▶ **Problem statement**: Starting at the line with "Is the position", transcribe each line through the final one, both included, and add nothing.

* * * * * * *

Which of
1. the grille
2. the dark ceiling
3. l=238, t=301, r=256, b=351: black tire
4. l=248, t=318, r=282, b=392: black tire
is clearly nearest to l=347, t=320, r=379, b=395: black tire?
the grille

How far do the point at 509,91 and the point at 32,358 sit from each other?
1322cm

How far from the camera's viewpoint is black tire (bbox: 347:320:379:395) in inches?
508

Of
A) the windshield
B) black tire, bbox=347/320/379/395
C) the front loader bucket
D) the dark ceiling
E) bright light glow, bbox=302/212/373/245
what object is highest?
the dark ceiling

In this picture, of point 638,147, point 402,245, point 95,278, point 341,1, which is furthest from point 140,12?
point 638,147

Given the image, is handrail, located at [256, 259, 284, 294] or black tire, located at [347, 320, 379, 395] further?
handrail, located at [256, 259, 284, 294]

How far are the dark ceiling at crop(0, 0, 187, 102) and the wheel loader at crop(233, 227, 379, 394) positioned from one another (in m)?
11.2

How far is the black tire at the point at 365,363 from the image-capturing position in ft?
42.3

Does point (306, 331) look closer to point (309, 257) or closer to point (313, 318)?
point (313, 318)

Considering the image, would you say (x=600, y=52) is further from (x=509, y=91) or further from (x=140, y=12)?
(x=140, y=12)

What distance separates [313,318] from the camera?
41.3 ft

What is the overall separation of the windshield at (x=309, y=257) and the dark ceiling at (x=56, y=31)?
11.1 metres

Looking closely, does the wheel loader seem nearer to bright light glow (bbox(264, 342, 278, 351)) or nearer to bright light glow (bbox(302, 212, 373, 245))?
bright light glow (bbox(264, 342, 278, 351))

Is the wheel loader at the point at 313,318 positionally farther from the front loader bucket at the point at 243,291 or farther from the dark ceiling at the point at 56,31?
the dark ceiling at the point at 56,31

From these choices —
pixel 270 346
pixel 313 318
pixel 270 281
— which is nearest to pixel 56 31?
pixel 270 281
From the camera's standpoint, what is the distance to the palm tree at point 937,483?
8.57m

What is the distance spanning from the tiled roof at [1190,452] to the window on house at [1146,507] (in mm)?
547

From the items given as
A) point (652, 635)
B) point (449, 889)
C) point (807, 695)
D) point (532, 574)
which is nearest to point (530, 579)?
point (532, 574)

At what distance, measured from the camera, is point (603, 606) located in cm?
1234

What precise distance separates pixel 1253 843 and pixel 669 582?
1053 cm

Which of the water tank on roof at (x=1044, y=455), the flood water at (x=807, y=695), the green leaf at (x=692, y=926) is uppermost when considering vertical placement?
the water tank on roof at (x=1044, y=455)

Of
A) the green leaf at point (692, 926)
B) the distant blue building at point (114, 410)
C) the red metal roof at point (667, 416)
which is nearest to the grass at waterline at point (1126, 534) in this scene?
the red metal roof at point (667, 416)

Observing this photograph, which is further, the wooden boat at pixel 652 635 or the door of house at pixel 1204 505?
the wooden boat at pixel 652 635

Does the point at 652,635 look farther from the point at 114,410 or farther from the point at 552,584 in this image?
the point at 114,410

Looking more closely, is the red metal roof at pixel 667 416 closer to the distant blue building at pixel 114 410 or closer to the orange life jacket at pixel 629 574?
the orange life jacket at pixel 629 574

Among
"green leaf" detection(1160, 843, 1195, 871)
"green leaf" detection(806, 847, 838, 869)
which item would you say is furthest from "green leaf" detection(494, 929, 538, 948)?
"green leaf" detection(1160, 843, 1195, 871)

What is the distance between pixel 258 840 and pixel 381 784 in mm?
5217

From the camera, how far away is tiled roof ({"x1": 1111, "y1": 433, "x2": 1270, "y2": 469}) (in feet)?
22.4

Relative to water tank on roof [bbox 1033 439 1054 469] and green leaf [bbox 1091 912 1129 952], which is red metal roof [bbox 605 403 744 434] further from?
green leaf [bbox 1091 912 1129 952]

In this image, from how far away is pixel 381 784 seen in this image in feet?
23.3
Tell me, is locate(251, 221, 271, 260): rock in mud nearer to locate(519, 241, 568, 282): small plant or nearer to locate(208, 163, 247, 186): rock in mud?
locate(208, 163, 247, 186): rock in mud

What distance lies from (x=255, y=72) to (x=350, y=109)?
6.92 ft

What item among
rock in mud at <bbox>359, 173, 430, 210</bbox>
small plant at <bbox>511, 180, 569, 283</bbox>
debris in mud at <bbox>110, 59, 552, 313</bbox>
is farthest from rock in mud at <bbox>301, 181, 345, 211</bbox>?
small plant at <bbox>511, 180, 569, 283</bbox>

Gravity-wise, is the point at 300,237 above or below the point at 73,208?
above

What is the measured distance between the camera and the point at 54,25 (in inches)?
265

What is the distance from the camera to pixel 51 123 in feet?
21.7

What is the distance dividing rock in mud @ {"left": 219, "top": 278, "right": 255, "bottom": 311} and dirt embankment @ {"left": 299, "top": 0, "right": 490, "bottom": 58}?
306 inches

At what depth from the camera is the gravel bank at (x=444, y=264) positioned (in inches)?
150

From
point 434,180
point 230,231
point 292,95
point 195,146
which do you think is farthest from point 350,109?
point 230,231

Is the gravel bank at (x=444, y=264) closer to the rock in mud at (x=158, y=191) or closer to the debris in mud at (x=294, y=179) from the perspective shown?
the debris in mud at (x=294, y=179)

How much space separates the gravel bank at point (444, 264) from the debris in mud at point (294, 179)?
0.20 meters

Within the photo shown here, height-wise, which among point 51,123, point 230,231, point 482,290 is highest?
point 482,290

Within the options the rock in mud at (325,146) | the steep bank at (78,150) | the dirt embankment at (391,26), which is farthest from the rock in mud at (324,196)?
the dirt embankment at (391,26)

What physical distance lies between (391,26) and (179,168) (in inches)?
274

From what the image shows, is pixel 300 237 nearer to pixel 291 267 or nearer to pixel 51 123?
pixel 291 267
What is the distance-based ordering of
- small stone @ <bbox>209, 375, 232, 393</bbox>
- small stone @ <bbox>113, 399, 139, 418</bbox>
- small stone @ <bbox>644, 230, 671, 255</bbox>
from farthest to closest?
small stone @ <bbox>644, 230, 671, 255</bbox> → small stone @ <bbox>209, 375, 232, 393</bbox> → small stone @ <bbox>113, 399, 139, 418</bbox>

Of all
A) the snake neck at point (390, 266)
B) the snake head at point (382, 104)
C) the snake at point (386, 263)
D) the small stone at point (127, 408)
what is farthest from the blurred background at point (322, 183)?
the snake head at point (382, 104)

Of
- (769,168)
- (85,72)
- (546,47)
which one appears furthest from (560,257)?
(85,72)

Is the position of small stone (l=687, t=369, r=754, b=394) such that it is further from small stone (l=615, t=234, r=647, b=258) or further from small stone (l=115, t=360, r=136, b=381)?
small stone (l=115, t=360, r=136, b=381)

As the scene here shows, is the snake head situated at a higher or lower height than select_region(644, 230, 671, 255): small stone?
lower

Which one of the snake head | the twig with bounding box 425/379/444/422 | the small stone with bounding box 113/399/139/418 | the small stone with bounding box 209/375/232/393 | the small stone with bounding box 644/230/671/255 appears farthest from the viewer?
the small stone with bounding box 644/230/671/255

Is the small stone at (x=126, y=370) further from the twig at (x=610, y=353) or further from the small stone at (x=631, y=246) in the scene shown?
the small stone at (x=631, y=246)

* * * * * * *

▶ **Answer below**:
Is the position of small stone (l=687, t=369, r=754, b=394) such that it is further from small stone (l=615, t=234, r=647, b=258) or further from small stone (l=115, t=360, r=136, b=381)?
small stone (l=115, t=360, r=136, b=381)

As the scene here shows, is the snake head situated at a higher or lower height than select_region(644, 230, 671, 255): small stone?
lower

Which one of the snake head | the twig with bounding box 425/379/444/422 | the small stone with bounding box 113/399/139/418 | the small stone with bounding box 209/375/232/393 | the small stone with bounding box 644/230/671/255 appears farthest from the viewer?
the small stone with bounding box 644/230/671/255

Is the small stone at (x=126, y=370) further from the twig at (x=610, y=353) or further from the small stone at (x=631, y=246) in the scene shown?
the small stone at (x=631, y=246)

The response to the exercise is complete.